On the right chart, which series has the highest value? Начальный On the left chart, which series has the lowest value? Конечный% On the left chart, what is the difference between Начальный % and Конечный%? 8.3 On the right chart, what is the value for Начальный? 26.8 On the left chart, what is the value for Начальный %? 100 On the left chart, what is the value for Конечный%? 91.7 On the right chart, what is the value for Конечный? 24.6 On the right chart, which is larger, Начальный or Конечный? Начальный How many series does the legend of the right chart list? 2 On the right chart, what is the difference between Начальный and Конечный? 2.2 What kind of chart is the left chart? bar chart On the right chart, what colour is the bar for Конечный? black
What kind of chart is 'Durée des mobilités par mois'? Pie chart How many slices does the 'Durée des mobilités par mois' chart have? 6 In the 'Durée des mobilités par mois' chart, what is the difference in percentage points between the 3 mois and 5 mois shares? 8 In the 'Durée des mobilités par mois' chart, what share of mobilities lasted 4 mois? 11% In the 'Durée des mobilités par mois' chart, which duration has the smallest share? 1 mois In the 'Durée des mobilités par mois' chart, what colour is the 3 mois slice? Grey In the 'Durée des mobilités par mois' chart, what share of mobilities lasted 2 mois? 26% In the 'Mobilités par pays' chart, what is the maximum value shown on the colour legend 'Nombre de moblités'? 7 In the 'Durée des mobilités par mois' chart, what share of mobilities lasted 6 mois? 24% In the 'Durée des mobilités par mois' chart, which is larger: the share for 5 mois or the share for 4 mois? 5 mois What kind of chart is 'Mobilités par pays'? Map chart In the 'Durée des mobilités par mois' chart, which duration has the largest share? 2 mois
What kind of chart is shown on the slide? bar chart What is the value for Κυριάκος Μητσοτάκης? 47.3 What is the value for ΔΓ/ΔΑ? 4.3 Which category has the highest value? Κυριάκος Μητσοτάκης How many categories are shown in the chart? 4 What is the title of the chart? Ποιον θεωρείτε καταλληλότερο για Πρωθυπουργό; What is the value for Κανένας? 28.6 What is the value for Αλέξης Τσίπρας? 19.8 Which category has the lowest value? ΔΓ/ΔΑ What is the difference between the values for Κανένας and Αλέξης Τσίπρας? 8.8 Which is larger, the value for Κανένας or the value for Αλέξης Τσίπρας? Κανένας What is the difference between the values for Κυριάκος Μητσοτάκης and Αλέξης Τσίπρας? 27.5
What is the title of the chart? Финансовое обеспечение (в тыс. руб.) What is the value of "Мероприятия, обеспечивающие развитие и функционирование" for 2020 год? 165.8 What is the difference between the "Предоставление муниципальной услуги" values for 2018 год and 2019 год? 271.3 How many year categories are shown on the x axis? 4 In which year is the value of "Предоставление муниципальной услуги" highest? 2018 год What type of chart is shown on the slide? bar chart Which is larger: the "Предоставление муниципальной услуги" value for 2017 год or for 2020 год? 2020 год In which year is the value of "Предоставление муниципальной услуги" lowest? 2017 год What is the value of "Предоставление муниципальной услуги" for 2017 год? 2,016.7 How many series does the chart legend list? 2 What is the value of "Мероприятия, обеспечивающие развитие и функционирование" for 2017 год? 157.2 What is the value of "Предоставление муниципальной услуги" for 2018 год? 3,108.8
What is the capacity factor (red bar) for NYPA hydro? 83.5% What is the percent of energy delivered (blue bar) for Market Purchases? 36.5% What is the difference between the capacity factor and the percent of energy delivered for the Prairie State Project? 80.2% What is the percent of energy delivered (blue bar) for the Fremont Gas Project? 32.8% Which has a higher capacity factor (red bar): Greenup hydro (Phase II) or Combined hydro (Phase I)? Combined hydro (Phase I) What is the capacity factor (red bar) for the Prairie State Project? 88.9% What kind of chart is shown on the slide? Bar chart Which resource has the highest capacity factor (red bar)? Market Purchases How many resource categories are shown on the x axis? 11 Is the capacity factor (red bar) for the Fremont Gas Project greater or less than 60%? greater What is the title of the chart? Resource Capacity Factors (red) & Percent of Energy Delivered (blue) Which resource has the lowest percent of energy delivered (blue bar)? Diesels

-------

Directions: Can you reproduce every line of the material above word for word, keeping each one unchanged?

Output of the exercise:
On the right chart, which series has the highest value? Начальный On the left chart, which series has the lowest value? Конечный% On the left chart, what is the difference between Начальный % and Конечный%? 8.3 On the right chart, what is the value for Начальный? 26.8 On the left chart, what is the value for Начальный %? 100 On the left chart, what is the value for Конечный%? 91.7 On the right chart, what is the value for Конечный? 24.6 On the right chart, which is larger, Начальный or Конечный? Начальный How many series does the legend of the right chart list? 2 On the right chart, what is the difference between Начальный and Конечный? 2.2 What kind of chart is the left chart? bar chart On the right chart, what colour is the bar for Конечный? black
What kind of chart is 'Durée des mobilités par mois'? Pie chart How many slices does the 'Durée des mobilités par mois' chart have? 6 In the 'Durée des mobilités par mois' chart, what is the difference in percentage points between the 3 mois and 5 mois shares? 8 In the 'Durée des mobilités par mois' chart, what share of mobilities lasted 4 mois? 11% In the 'Durée des mobilités par mois' chart, which duration has the smallest share? 1 mois In the 'Durée des mobilités par mois' chart, what colour is the 3 mois slice? Grey In the 'Durée des mobilités par mois' chart, what share of mobilities lasted 2 mois? 26% In the 'Mobilités par pays' chart, what is the maximum value shown on the colour legend 'Nombre de moblités'? 7 In the 'Durée des mobilités par mois' chart, what share of mobilities lasted 6 mois? 24% In the 'Durée des mobilités par mois' chart, which is larger: the share for 5 mois or the share for 4 mois? 5 mois What kind of chart is 'Mobilités par pays'? Map chart In the 'Durée des mobilités par mois' chart, which duration has the largest share? 2 mois
What kind of chart is shown on the slide? bar chart What is the value for Κυριάκος Μητσοτάκης? 47.3 What is the value for ΔΓ/ΔΑ? 4.3 Which category has the highest value? Κυριάκος Μητσοτάκης How many categories are shown in the chart? 4 What is the title of the chart? Ποιον θεωρείτε καταλληλότερο για Πρωθυπουργό; What is the value for Κανένας? 28.6 What is the value for Αλέξης Τσίπρας? 19.8 Which category has the lowest value? ΔΓ/ΔΑ What is the difference between the values for Κανένας and Αλέξης Τσίπρας? 8.8 Which is larger, the value for Κανένας or the value for Αλέξης Τσίπρας? Κανένας What is the difference between the values for Κυριάκος Μητσοτάκης and Αλέξης Τσίπρας? 27.5
What is the title of the chart? Финансовое обеспечение (в тыс. руб.) What is the value of "Мероприятия, обеспечивающие развитие и функционирование" for 2020 год? 165.8 What is the difference between the "Предоставление муниципальной услуги" values for 2018 год and 2019 год? 271.3 How many year categories are shown on the x axis? 4 In which year is the value of "Предоставление муниципальной услуги" highest? 2018 год What type of chart is shown on the slide? bar chart Which is larger: the "Предоставление муниципальной услуги" value for 2017 год or for 2020 год? 2020 год In which year is the value of "Предоставление муниципальной услуги" lowest? 2017 год What is the value of "Предоставление муниципальной услуги" for 2017 год? 2,016.7 How many series does the chart legend list? 2 What is the value of "Мероприятия, обеспечивающие развитие и функционирование" for 2017 год? 157.2 What is the value of "Предоставление муниципальной услуги" for 2018 год? 3,108.8
What is the capacity factor (red bar) for NYPA hydro? 83.5% What is the percent of energy delivered (blue bar) for Market Purchases? 36.5% What is the difference between the capacity factor and the percent of energy delivered for the Prairie State Project? 80.2% What is the percent of energy delivered (blue bar) for the Fremont Gas Project? 32.8% Which has a higher capacity factor (red bar): Greenup hydro (Phase II) or Combined hydro (Phase I)? Combined hydro (Phase I) What is the capacity factor (red bar) for the Prairie State Project? 88.9% What kind of chart is shown on the slide? Bar chart Which resource has the highest capacity factor (red bar)? Market Purchases How many resource categories are shown on the x axis? 11 Is the capacity factor (red bar) for the Fremont Gas Project greater or less than 60%? greater What is the title of the chart? Resource Capacity Factors (red) & Percent of Energy Delivered (blue) Which resource has the lowest percent of energy delivered (blue bar)? Diesels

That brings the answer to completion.